REQUIREMENT A
Answer these questions using the passage on Airflow's CI builds:
(i) About how long can a full rebuild of an image from scratch take?
(ii) Which registry stores the results of the Build Images workflow?
(iii) Which Python versions do the tests currently run in on the main version of Airflow?
REQUIREMENT B
Carry on the passage about Airflow's CI builds on GitHub Actions, picking up after its final sentence.

** PASSAGE follows **

However part of the philosophy we have is that we are not tightly coupled with any of the CI environments we use. Most of our CI jobs are written as bash scripts which are executed as steps in the CI jobs. And we have a number of variables determine build behaviour.

GitHub Actions runs

Our builds on CI are highly optimized. They utilise some of the latest features provided by GitHub Actions environment that make it possible to reuse parts of the build process across different Jobs.

Big part of our CI runs use Container Images. Airflow has a lot of dependencies and in order to make sure that we are running tests in a well configured and repeatable environment, most of the tests, documentation building, and some more sophisticated static checks are run inside a docker container environment. This environment consist of two types of images: CI images and PROD images. CI Images are used for most of the tests and checks where PROD images are used in the Kubernetes tests.

In order to run the tests, we need to make sure that the images are built using latest sources and that it is done quickly (full rebuild of such image from scratch might take ~15 minutes). Therefore optimisation techniques have been implemented that use efficiently cache from the GitHub Docker registry - in most cases this brings down the time needed to rebuild the image to ~4 minutes. In some cases (when dependencies change) it can be ~6-7 minutes and in case base image of Python releases new patch-level, it can be ~12 minutes.

Container Registry used as cache

We are using GitHub Container Registry to store the results of the Build Images workflow which is used in the Tests workflow.

Currently in main version of Airflow we run tests in 4 different versions of Python (3.6, 3.7, 3.8, 3.9) which means that we have to build 8 images (4 CI ones and 4 PROD ones). Yet we run around 12 jobs with each of the CI images. That is a lot of time to just build the environment to run. Therefore we are utilising pull_request_target feature of GitHub Actions.

This feature allows to run a separate, independent workflow, when the main workflow is run - this separate workflow is different than the main one, because by default it runs using main version of the sources but also - and most of all - that it has WRITE access to the Github Container Image registry.

This is especially important in our case where Pull Requests to Airflow might come from any repository, and it would be a huge security issue if anyone from outside could utilise the WRITE access to the Container Image Registry via external Pull Request.

** End of PASSAGE **
** STUDY MATERIAL follows **

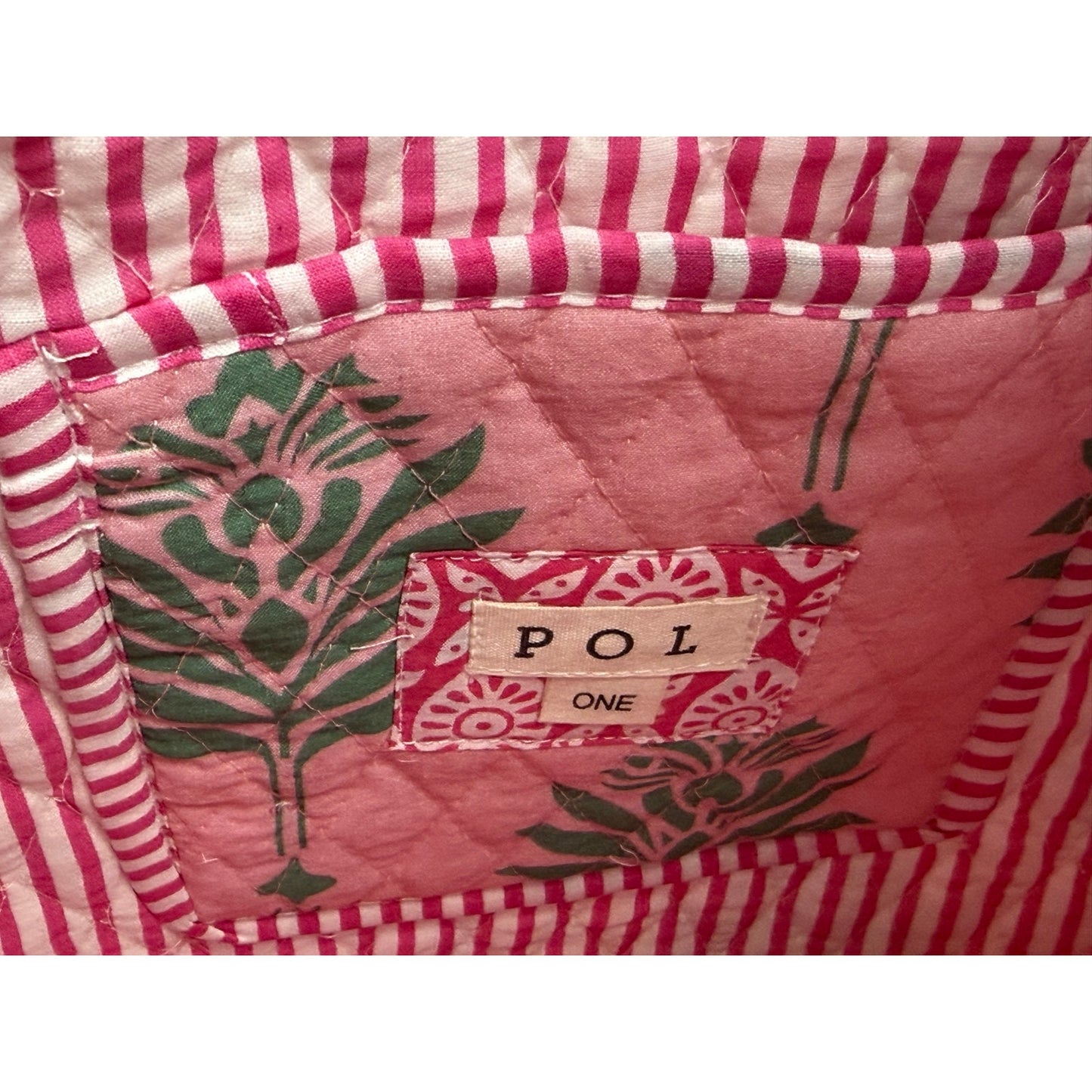 POL Floral Quilted Tote Bag – One Size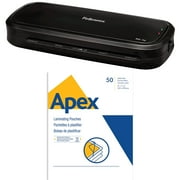 Fellowes Laminator with 50pk Laminating Pouches Bundle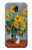 W2937 Claude Monet Bouquet of Sunflowers Hard Case and Leather Flip Case For Samsung Galaxy J7 (2017) EU Version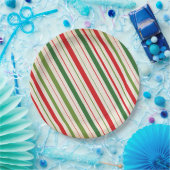 Candy Cane Stripe Pappteller (Party)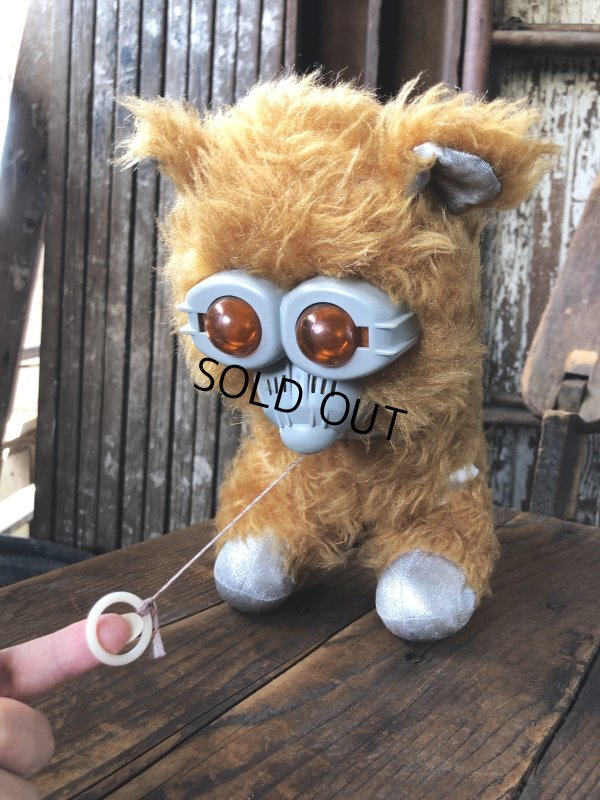 画像2: 70s Vintage MATTEL Battlestar Galactica Daggit Pull String Talking Plush Doll (R774)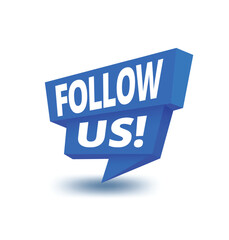 Follow Us vector banner for following social media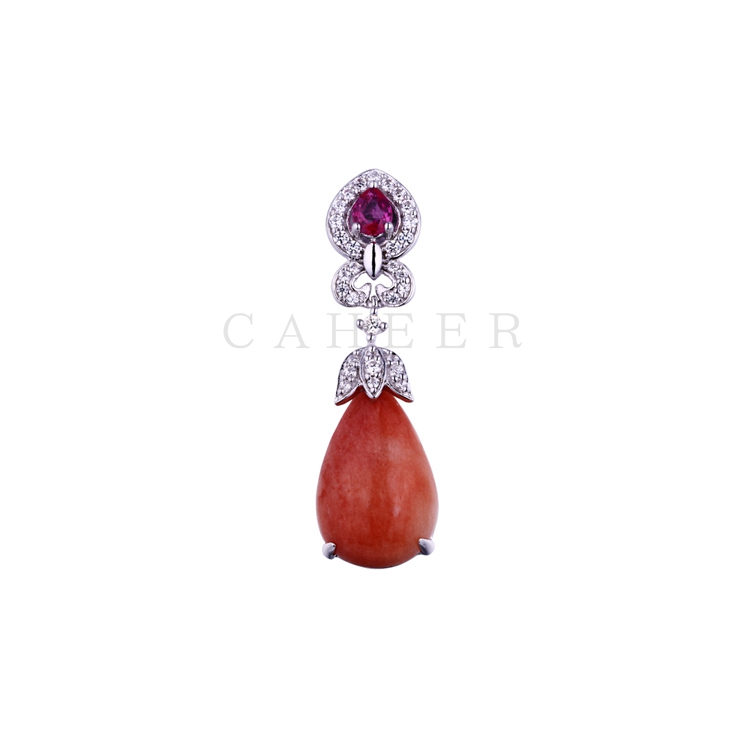 Luxurious Pear CZ Pendant K0074P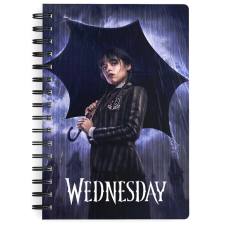 Wednesday témájú A5-ös jegyzetfüzet - 3D effekttel füzet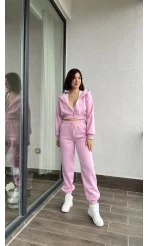 Bach Pembe Hırkalı Eşofman Takımı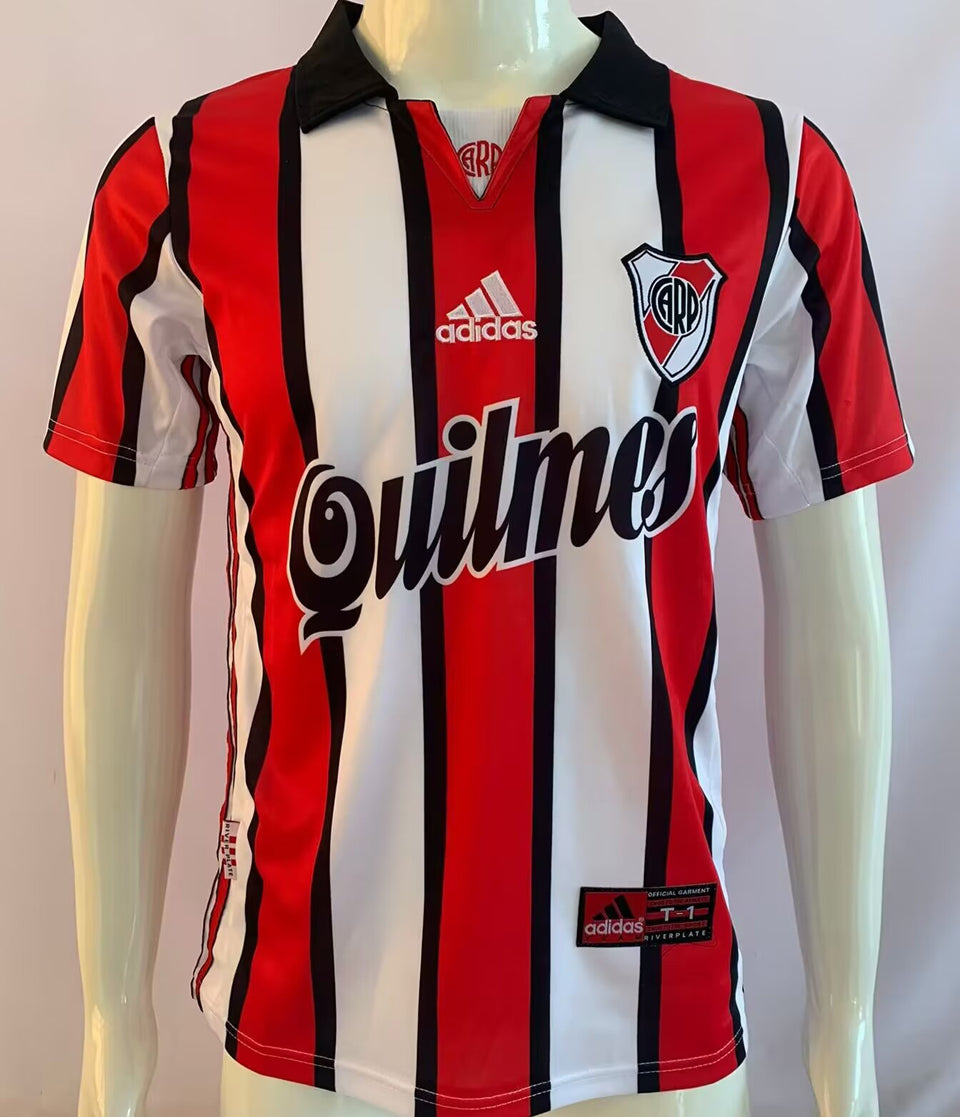 jersey 1999/2000 river plate especial manga corta versión fan retro
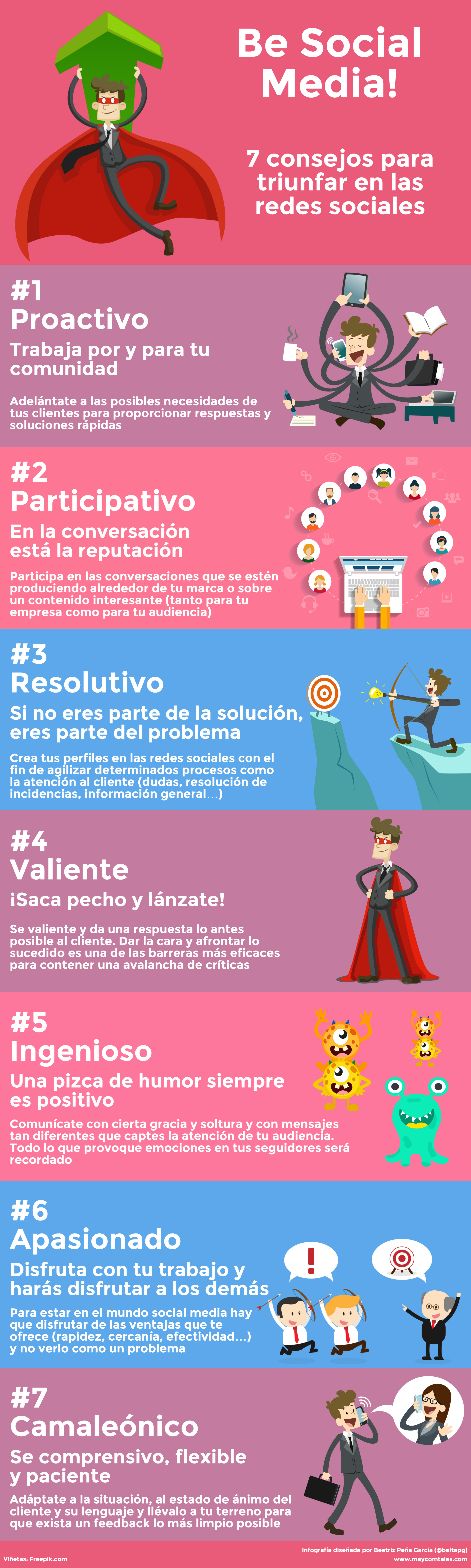 7 consejos para triunfar en Redes Sociales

** End of STUDY MATERIAL **

WRITTEN ANSWER A
(i) About 15 minutes.
(ii) The GitHub Container Registry.
(iii) Python 3.6, 3.7, 3.8, and 3.9.

WRITTEN ANSWER B
Thanks to the WRITE access and fact that the pull_request_target by default uses the main version of the sources, we can safely run some logic there will checkout the incoming Pull Request, build the container image from the sources from the incoming PR and push such image to an GitHub Docker Registry - so that this image can be built only once and used by all the jobs running tests. The image is tagged with unique COMMIT_SHA of the incoming Pull Request and the tests run in the Pull Request can simply pull such image rather than build it from the scratch. Pulling such image takes ~ 1 minute, thanks to that we are saving a lot of precious time for jobs.

We use GitHub Container Registry. GITHUB_TOKEN is needed to push to the registry and we configured scopes of the tokens in our jobs to be able to write to the registry.

Locally replicating CI failures

The main goal of the CI philosophy we have that no matter how complex the test and integration infrastructure, as a developer you should be able to reproduce and re-run any of the failed checks locally. One part of it are pre-commit checks, that allow you to run the same static checks in CI and locally, but another part is the CI environment which is replicated locally with Breeze.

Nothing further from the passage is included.